"The old man is vanity of vanities—he is wholly vanity, and renders all other creatures vain, how good soever they be.

"The old man is called the flesh, not only because he is led by sensual lusts, but also because, even though he were chaste, prudent, and just, he is not born anew of God by the Spirit.

"A man who is without the grace of God cannot observe the commands of God, nor prepare himself, in whole or in part, to receive grace, but necessarily remains under sin.

"The will of man without grace is not free, but enslaved, and that voluntarily.

"Jesus Christ, our strength and our righteousness, who trieth the hearts and reins, is alone the Searcher and Judge of our merits.

"Since everything is possible through Christ to him who believeth, it is superstitious to seek other aid, whether in the will of man or in the saints."[262]

This disputation made a great noise, and has been considered as the commencement of the Reformation.

The moment approached when this reformation was to burst forth. God was hastening to prepare the instrument which he meant to employ. The elector having built a new church at Wittemberg, to which he gave the name of "All-Saints," sent Staupitz into the Netherlands to collect the relics with which he was desirous to enrich it. The vicar-general ordered Luther to take his place during his absence, and in particular to pay a visit to forty monasteries in Misnia and Thuringia.

Luther repaired first to Grimma, and thence to Dresden, everywhere labouring to establish the truths which he had ascertained, and to enlighten the members of his own order. "Don't attach yourself to Aristotle, or to other teachers of a deceitful philosophy," said he to the monks, "but diligently read the word of God. Seek not your salvation in your own strength, and your own good works, but in the merits of Christ, and in Divine grace."[263]
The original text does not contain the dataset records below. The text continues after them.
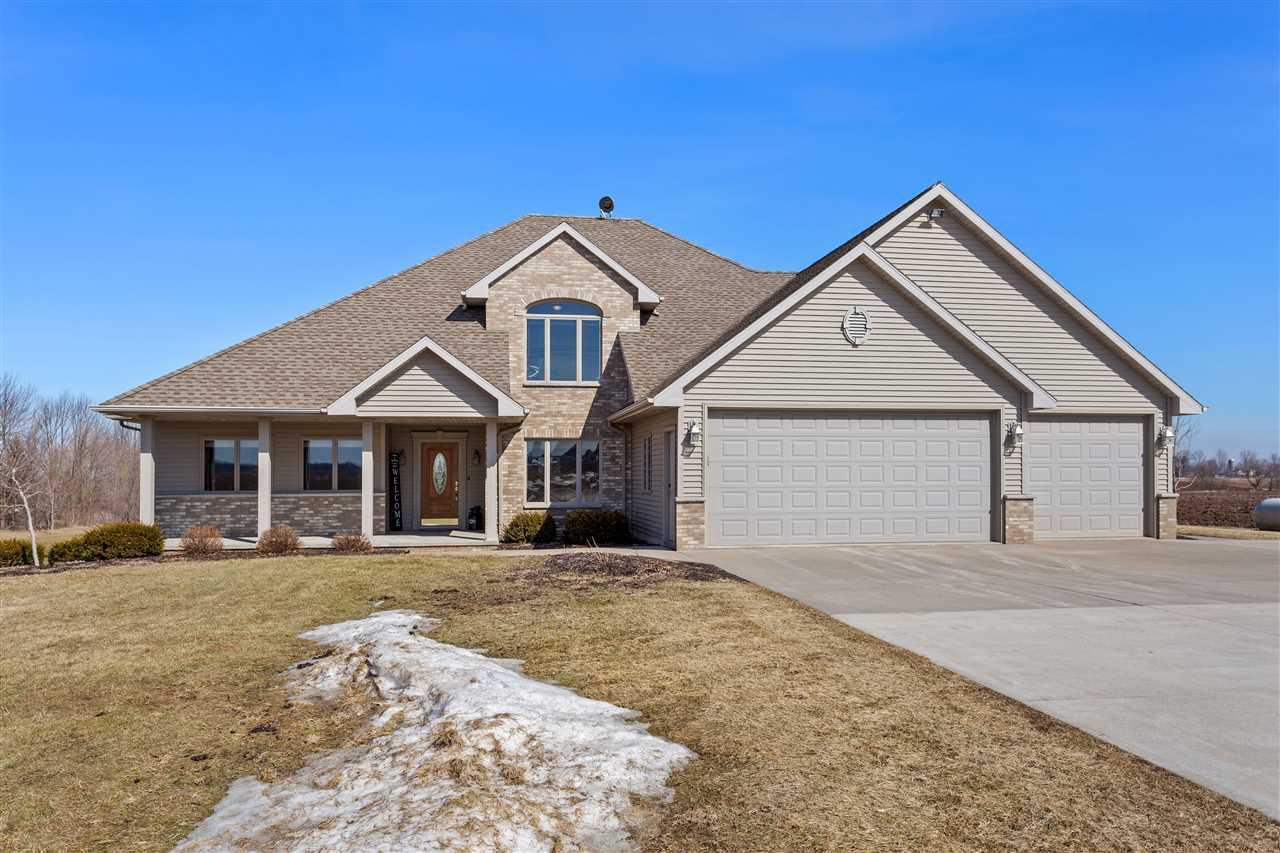 View Single-Family Home For Sale at W3448 DUNDAS ROAD, Kaukauna, WI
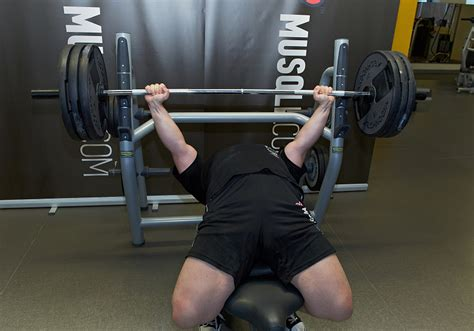 Starting Weight Bench Press by Barbell Bench Press Powerlifting Version Musqle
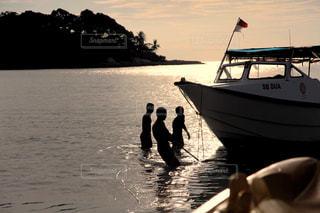 マレーシアの海とボートと人の写真・画像素材[2645105]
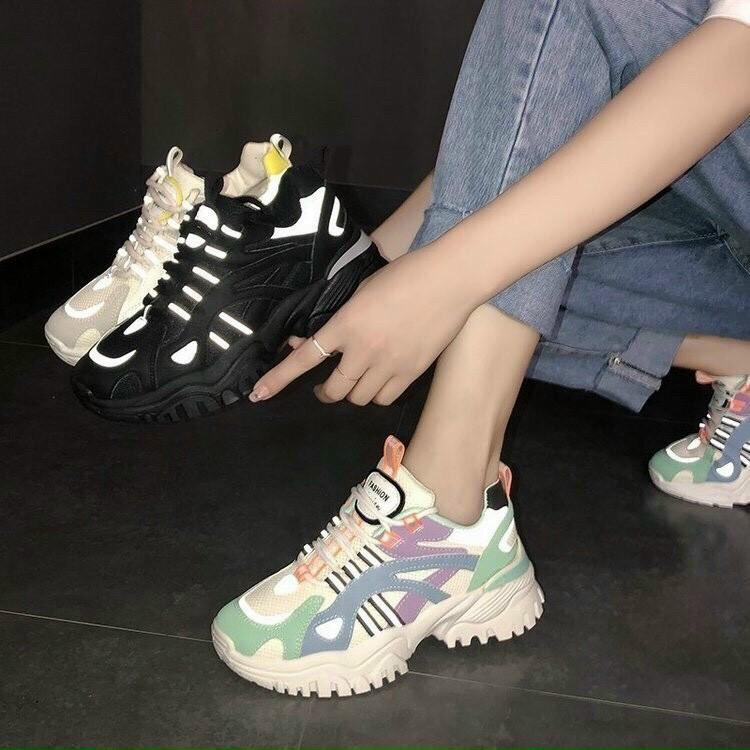 Giày thể thao phối vân màu - 4P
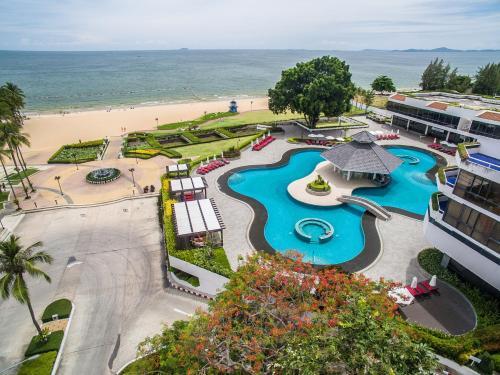 Вид на бассейн в Ambassador City Jomtien Ocean Wing или окрестностях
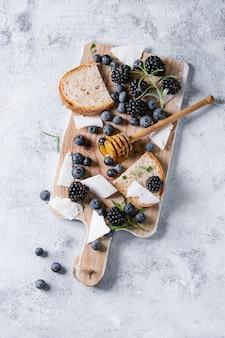 Ягоды, мед и розмарин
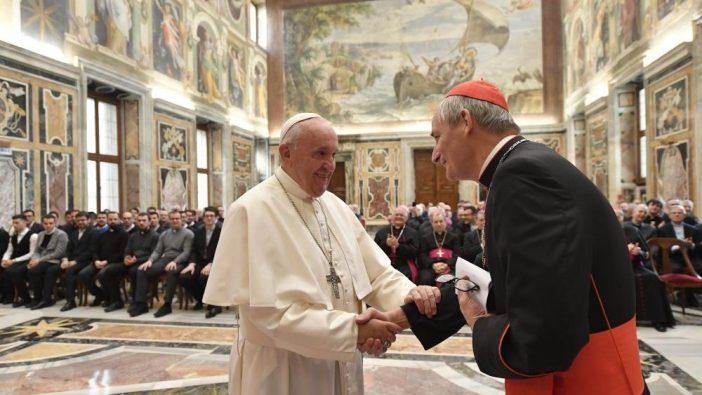 Paus bersalaman dengan Kardinal Matteo Maria Zuppi, Uskup Agung Bologna (Vatican Media)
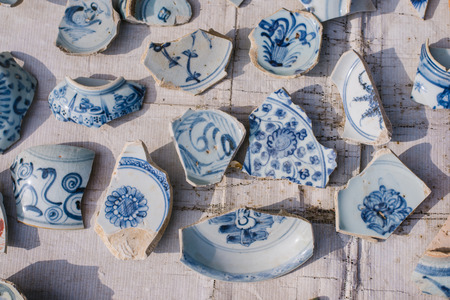 Blue and white porcelain pieces, pieces of antique porcelain is very expensive.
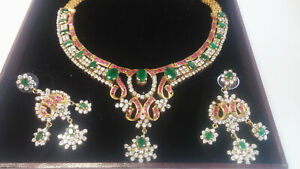 Außergewöhnliches Collier und Ohrhänger mit Rubinen u.Smaragden.Hochzeitsschmuck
An Augustin monk of Dresden had run off from his convent, and was living at Mayence, where the prior of the Augustins had received him. Luther wrote to the prior[264] to demand restitution of the lost sheep, and added these words, which are full of truth and charity, "I know that offences must come. It is no wonder that man falls; but it is a wonder he rises again, and stands erect. Peter fell, in order that he might know that he was a man; and we still see the cedar of Lebanon fall. Angels even (a thing which surpasses our comprehension) fell in heaven, and Adam fell in paradise. Why then be astonished when a reed is shaken by the wind, and the smoking flax is quenched?" From Dresden, Luther proceeded to Erfurt, to do the duties of vicar-general in the very convent where, eleven years before, he had wound up the clock, opened the door, and swept the Church. He appointed his friend, bachelor John Lange, a learned and pious, but austere man, prior of the convent, exhorting him to affability and patience. Shortly after he wrote him, "Show a spirit of meekness towards the prior of Nuremberg. This is fitting, inasmuch as the prior has put on a sour and bitter spirit. Bitter is not expelled by bitter, that is to say, devil by devil; but sweet expels bitter, that is to say, the finger of God casts out demons."[265]